P533 proceeds independently of traditional ("null hypothesis significance
testing") statistical methods.
Credit toward I.U.
Statistics Department requirements:
P533 counts toward the Ph.D. minor in STAT and toward the 12 hour "area
relevant to statistics" section of the MSAS (Masters in Applied Statistics).
Homework: There will be weekly homework
assignments. You are encouraged to use whatever resources help you understand
the homework and complete it with full comprehension, but ultimately you must
write your own answers on your own and in your own words. Each homework
assignment begins with an honor statement indicating that you are writing your
answers on your own in your own words. In your answers that you submit, please
provide explanations and thoroughly show all your computations, with annotation
that explains what you are doing. An unannotated succession of computations
will not get full credit, even if it is numerically correct.

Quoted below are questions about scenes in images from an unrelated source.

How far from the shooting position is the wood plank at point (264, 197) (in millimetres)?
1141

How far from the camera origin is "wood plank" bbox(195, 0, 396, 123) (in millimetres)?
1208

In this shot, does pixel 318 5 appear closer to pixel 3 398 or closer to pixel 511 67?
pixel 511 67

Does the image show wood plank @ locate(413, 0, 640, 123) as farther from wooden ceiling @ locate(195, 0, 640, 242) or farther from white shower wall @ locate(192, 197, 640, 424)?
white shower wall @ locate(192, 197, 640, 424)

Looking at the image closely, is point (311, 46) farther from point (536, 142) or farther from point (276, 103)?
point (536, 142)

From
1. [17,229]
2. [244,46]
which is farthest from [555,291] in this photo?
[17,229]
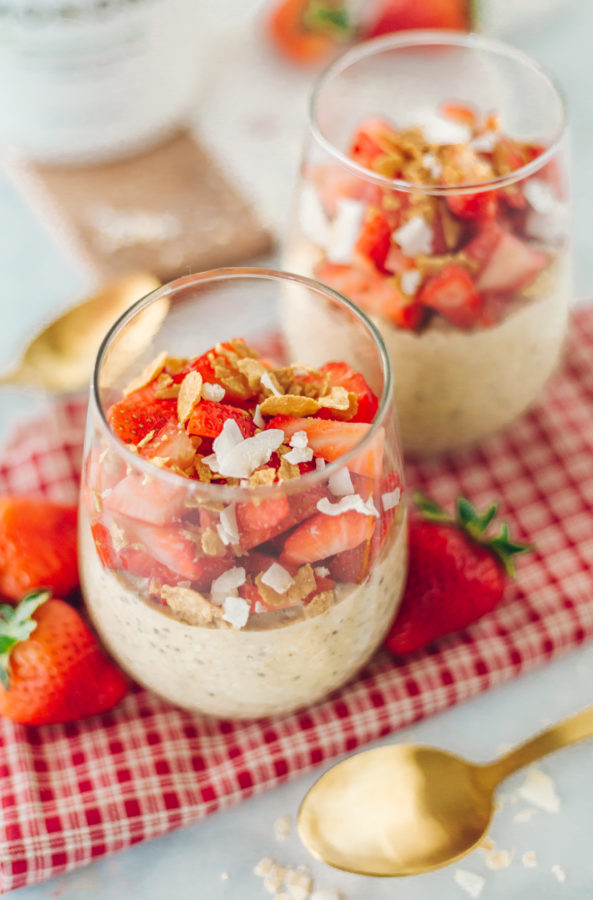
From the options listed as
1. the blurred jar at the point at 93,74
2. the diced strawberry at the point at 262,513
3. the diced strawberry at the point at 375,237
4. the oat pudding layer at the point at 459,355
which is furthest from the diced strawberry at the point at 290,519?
the blurred jar at the point at 93,74

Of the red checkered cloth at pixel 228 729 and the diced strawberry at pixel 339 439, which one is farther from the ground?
the diced strawberry at pixel 339 439

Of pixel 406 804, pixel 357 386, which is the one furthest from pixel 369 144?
pixel 406 804

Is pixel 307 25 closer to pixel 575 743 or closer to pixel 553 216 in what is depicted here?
pixel 553 216

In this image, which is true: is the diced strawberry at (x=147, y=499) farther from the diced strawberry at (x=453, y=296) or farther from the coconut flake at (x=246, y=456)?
the diced strawberry at (x=453, y=296)

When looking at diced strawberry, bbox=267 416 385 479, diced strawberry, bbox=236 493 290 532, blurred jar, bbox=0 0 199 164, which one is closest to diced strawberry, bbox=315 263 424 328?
diced strawberry, bbox=267 416 385 479

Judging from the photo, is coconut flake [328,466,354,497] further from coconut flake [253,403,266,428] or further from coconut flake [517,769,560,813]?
coconut flake [517,769,560,813]

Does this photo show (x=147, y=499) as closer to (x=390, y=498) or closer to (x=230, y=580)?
(x=230, y=580)
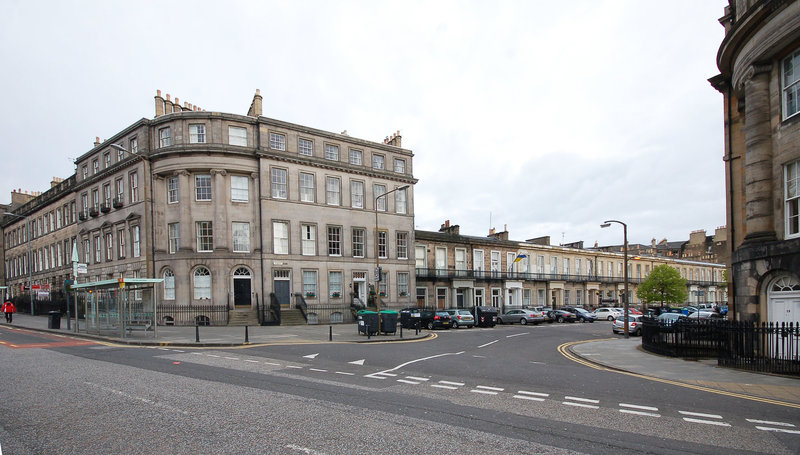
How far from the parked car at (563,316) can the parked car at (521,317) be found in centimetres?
493

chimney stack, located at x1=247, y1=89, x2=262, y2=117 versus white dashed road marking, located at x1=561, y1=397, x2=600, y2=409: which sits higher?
chimney stack, located at x1=247, y1=89, x2=262, y2=117

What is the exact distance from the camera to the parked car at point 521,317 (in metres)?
39.7

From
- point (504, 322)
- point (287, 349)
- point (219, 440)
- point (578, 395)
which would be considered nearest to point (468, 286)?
point (504, 322)

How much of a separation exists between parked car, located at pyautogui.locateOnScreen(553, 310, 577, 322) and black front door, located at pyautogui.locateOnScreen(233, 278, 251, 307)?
88.5 ft

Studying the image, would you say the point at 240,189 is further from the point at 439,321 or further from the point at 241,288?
the point at 439,321

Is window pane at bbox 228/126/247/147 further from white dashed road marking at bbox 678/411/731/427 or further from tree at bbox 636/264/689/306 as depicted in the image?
tree at bbox 636/264/689/306

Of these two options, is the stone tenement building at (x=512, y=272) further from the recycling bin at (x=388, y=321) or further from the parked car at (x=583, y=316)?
the recycling bin at (x=388, y=321)

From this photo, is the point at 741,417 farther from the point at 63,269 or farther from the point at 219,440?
the point at 63,269

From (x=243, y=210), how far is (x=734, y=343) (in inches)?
1107

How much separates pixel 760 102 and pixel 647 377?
9513 millimetres

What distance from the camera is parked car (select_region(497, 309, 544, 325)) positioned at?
39656 mm

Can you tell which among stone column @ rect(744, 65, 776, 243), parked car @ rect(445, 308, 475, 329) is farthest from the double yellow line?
parked car @ rect(445, 308, 475, 329)

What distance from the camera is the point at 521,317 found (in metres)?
39.8

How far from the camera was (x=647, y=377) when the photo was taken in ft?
41.4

Course Grading Method: Grading is based on your total
homework score, as a percentile relative to the class. There are no exams and
no projects. N.B.: Scores tend to be very high, so do not think that, say, 96%
must be a grade of A because it could end up being an A if, say, two thirds of
the class does better than 96%. Typically the late
penalties turn out to be a bigger deduction than points missed due to errors,
so don't fall behind. As this is a graduate course, grades are typically in the
A to high B range, and only rarely is a C or less assigned.
All
assignments are mandatory. Late homework is exponentially penalized with a
halflife of one week, meaning that after one week 50% is the maximum possible
score. (The R program for the exponential decay is in the Canvas files; see LatePenalty.R.) No homework may be turned in more than
three weeks later than its due date (and no homework may be turned in after
12:00 noon of Wednesday of finals week). There are two reasons for this policy:
First, the course moves quickly and the material is
largely cumulative, so the late penalty acts as an extra incentive to keep up.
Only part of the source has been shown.